DATA SHOWN>

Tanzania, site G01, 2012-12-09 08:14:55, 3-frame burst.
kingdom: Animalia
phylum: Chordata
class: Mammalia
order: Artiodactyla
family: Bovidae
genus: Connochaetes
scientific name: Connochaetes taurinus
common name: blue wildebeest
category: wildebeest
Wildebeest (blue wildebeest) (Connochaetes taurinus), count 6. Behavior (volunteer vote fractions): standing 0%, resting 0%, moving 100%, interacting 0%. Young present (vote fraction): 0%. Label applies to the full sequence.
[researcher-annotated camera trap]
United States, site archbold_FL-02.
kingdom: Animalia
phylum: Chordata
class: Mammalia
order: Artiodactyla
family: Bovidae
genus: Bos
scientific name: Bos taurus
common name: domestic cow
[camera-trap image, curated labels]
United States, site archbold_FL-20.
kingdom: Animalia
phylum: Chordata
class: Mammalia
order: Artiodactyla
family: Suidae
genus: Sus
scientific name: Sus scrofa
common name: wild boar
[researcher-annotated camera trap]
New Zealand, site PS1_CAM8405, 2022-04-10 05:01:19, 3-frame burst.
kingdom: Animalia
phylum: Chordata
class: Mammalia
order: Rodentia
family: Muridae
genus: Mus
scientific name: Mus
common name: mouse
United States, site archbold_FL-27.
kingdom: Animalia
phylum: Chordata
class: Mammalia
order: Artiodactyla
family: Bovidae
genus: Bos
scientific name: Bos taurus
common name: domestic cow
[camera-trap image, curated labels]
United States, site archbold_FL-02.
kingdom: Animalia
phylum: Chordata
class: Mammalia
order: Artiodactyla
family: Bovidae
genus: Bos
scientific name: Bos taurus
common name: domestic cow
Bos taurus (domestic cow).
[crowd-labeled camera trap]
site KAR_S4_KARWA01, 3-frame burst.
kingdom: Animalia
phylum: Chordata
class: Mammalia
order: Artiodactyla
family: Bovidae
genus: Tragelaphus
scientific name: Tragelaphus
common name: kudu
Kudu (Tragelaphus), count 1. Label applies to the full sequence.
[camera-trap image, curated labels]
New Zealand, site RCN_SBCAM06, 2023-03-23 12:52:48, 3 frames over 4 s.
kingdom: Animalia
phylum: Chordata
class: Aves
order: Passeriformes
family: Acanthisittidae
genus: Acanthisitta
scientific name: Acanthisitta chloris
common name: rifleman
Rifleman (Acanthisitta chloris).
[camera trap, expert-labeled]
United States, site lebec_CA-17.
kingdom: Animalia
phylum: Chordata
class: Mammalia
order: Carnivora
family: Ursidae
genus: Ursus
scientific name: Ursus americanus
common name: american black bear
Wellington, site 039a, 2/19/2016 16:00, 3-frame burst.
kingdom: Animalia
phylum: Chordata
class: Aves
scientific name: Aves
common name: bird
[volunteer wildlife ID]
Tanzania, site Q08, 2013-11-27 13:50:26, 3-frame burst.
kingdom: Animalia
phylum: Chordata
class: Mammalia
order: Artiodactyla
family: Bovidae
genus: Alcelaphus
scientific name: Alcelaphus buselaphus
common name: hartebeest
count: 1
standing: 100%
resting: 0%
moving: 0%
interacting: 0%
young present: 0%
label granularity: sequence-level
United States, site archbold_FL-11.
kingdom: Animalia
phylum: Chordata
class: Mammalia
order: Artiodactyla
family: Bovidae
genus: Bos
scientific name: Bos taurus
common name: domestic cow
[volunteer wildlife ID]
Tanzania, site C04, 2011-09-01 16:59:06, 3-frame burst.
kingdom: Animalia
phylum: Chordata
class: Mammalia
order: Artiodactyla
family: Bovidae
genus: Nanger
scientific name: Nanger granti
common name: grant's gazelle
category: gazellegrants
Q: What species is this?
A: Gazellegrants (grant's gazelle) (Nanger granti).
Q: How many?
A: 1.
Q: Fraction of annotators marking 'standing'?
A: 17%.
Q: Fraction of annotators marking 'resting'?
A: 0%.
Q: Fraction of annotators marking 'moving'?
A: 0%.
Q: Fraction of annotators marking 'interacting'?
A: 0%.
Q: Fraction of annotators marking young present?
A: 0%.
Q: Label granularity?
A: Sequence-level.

WORK REQUEST>
Only the lines from the top of the data through the line that contains "common name: blue wildebeest" should be quoted, exactly as they stand.

RESULT OF THIS EXERCISE>
Tanzania, site G01, 2012-12-09 08:14:55, 3-frame burst.
kingdom: Animalia
phylum: Chordata
class: Mammalia
order: Artiodactyla
family: Bovidae
genus: Connochaetes
scientific name: Connochaetes taurinus
common name: blue wildebeest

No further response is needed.